* start *
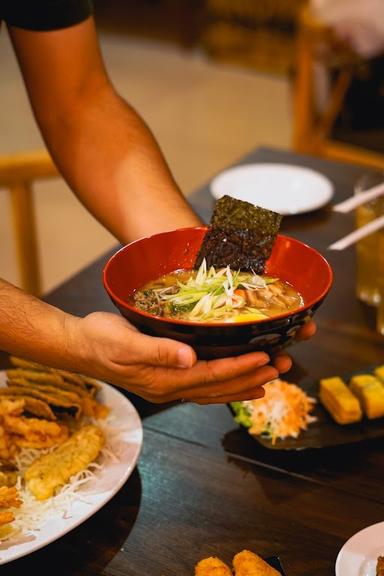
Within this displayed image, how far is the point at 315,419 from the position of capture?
1511 millimetres

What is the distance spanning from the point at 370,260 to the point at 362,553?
894mm

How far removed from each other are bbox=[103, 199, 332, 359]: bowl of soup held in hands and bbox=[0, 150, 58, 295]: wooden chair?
4.19 ft

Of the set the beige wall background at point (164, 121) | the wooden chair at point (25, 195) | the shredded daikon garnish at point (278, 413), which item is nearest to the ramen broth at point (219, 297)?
the shredded daikon garnish at point (278, 413)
* end *
▶ **WHAT THE EXERCISE ASKS**:
Retype every line of the records above word for word, leaving out the pictures.

▶ **THE RESULT**:
Within this displayed image, how far is the point at 315,419 from the position of capture?
1511 millimetres

What is the distance spanning from the point at 370,260 to the point at 362,553?
894mm

How far removed from each other are bbox=[103, 199, 332, 359]: bowl of soup held in hands and bbox=[0, 150, 58, 295]: wooden chair?
4.19 ft

Of the set the beige wall background at point (164, 121) | the wooden chair at point (25, 195) | the shredded daikon garnish at point (278, 413), which item is nearest to the ramen broth at point (219, 297)?
the shredded daikon garnish at point (278, 413)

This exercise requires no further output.